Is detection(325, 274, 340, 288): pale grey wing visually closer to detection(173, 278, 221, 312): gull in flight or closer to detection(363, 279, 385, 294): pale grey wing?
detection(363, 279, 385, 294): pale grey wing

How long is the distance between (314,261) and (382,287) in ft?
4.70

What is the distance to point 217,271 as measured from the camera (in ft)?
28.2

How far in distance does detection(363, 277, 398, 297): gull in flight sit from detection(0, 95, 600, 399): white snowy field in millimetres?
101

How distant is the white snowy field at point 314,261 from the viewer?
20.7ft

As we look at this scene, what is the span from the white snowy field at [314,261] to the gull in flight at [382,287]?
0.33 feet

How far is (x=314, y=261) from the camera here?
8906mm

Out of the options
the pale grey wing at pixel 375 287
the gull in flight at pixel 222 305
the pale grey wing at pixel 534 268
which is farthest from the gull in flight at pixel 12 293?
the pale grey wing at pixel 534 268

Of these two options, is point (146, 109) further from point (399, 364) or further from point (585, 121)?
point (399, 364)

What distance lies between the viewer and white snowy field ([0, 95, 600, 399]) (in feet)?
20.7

---+---

Pull every line of the data above, with its answers, into your reply unchanged and in the same order.

Is detection(325, 274, 340, 288): pale grey wing visually closer to detection(173, 278, 221, 312): gull in flight or closer to detection(363, 279, 385, 294): pale grey wing?
detection(363, 279, 385, 294): pale grey wing

How long is the distance between (314,261) and (382,287) in ft?
4.70

What is the distance to point 217,271 as measured from the camera (in ft)?
28.2

How far in distance does detection(363, 277, 398, 297): gull in flight sit from detection(0, 95, 600, 399): white snowy field in millimetres?
101

How distant is the white snowy field at point 314,261 from the viewer?
20.7ft

As we look at this scene, what is the span from the white snowy field at [314,261] to the gull in flight at [382,287]?
0.33 feet

How far is (x=314, y=261) from the camera here?
8906mm

Out of the options
the pale grey wing at pixel 375 287
the gull in flight at pixel 222 305
the pale grey wing at pixel 534 268
which is farthest from the gull in flight at pixel 12 293?
the pale grey wing at pixel 534 268

Of these two options, is point (146, 109) further from point (399, 364) or further from point (585, 121)?
point (399, 364)

What distance lies between the viewer and white snowy field ([0, 95, 600, 399]) (in feet)?
20.7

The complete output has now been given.